Consigne ::
Répondez à ces questions d'après le texte fourni.
1. Sous la direction de qui l'ouvrage a-t-il été publié ?
2. Combien d'auteurs ont rédigé les contributions de cet ouvrage collectif ?
3. Sur quelle partie des cartes à jouer les interventions décrites figurent-elles ?

Texte fourni ::

Jean-François Bert, Jérôme Lamy (dir.), Les cartes à jouer du savoir. Détournements savants au XVIIIe siècle

Texte intégral
1Cet ouvrage collectif rassemble les contributions de huit auteurs, conservateurs de collections de musées et de bibliothèques et historiens, autour de l’étude d’une archive étonnante : les cartes à jouer détournées de leur fonction ludique. En effet, aux XVIIe et XVIIIe siècles, ces cartes peuvent porter, sur leur dos blanc, des « interventions de toutes sortes, le plus souvent des écritures, rendant la carte impropre à son usage initial » (p. 27).
- 1 Jean-François Bert, Qu’est-ce qu’une archive de chercheur ?, Marseille, OpenEdition Press, 2014, co (...)

Données fournies ::
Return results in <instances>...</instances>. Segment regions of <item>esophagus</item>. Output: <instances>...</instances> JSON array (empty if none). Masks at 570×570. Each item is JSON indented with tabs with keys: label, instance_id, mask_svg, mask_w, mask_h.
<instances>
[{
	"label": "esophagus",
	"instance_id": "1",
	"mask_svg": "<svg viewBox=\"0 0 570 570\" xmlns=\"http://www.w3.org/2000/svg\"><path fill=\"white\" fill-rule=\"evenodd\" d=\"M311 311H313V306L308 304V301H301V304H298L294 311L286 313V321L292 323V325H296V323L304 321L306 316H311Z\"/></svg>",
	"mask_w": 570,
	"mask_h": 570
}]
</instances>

--

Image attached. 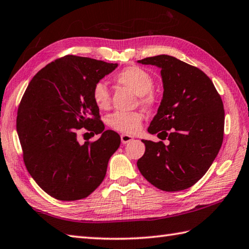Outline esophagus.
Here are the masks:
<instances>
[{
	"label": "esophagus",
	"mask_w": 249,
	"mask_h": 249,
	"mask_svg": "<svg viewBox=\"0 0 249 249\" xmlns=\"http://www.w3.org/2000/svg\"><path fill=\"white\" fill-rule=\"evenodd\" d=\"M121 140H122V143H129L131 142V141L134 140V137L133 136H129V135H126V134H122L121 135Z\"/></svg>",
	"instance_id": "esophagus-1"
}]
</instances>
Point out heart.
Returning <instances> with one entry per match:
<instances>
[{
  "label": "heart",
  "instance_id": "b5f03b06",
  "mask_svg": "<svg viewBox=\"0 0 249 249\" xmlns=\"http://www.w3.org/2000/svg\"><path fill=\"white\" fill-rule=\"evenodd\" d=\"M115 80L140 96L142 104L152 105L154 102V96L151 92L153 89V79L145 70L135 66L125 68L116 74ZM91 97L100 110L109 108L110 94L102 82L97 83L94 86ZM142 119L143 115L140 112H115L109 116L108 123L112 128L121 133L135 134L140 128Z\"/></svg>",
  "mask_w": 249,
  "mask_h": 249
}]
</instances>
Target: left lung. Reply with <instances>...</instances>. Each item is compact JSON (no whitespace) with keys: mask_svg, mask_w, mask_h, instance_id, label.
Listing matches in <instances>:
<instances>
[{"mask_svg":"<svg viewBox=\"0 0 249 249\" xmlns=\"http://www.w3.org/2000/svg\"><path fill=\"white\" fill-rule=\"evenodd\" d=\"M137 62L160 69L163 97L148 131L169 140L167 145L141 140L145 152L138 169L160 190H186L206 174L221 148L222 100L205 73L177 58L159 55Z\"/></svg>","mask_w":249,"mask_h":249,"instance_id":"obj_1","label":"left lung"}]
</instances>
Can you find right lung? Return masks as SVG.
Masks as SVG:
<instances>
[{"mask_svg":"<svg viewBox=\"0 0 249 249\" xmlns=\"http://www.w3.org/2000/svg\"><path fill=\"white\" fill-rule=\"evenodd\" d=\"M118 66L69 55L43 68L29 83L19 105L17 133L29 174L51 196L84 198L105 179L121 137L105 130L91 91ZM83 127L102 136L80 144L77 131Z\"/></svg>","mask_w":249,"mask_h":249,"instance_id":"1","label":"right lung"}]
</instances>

Réponse ::
1. Sous la direction de Jean-François Bert et Jérôme Lamy.
2. Huit auteurs.
3. Sur leur dos blanc.